Dutton needed another symphonic revival from the mid-century to couple with it and another long-standing gap in the recorded repertoire was chosen - John Joubert's Second Symphony. This was first performed, also at the Festival Hall, in 1971 when the composer had conducted, but has not been heard for some time. In a symphony responding to the events of the Sharpeville massacre in 1960, John Joubert in his programme note tells how he was inspired by the example of Alan Paton's novel Cry the Beloved Country. He draws a fascinating parallel with Shostakovich's Eleventh Symphony noting 'but there Shostakovich uses Russian political songs as symphonic material, I resolved to make use of three African melodies to give my work a similar sense of urgency and immediacy of purpose'. This is a tremendously vivid and dramatic score finely caught by the RSNO under the direction of Martin Yates. The third of Joubert's African themes is a Zulu lament whose final appearance on solo horn gives the music a tragic and elegiac climax, though the work ends in violent conflict. This is a major score of the mid-twentieth century which will surely find many admirers when this vivid recording is issued.

The two symphonies made for a rather short CD programme. To provide a contrast the orchestra also recorded two delightful previously unrecorded short pieces by William Alwyn which were suggested by the Alwyn Trust.
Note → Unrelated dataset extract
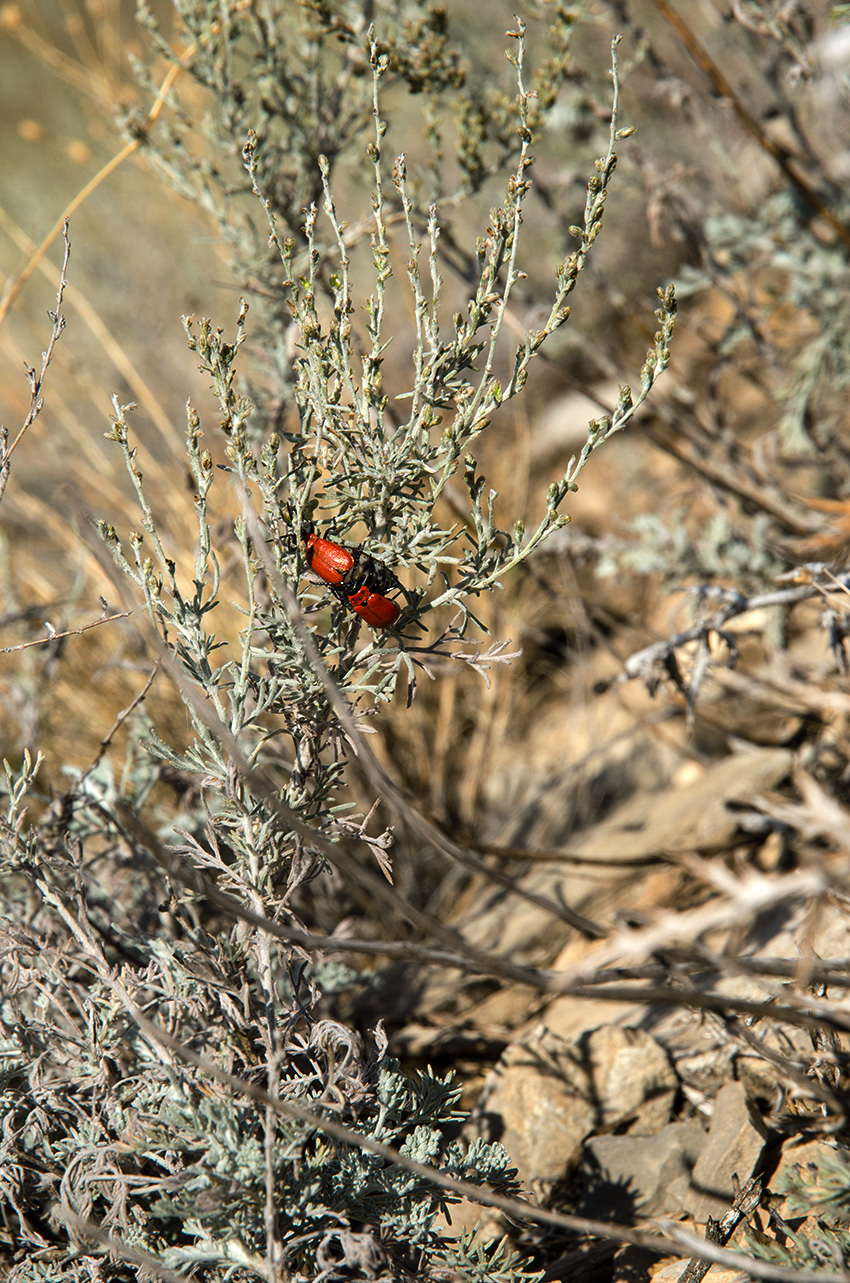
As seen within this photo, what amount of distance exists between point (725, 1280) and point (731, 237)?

As so often with such discoveries, we immediately feel it is a mystery why we have never heard such attractive music before. These orchestral encores are the Prelude and 'Derrybeg Fair' music from William Alwyn's very early opera The Fairy Fiddler (1922 rev 1925, 1929). This is enchanting and colourful music which make a splendid contrast to the striving of the two symphonies on this programme.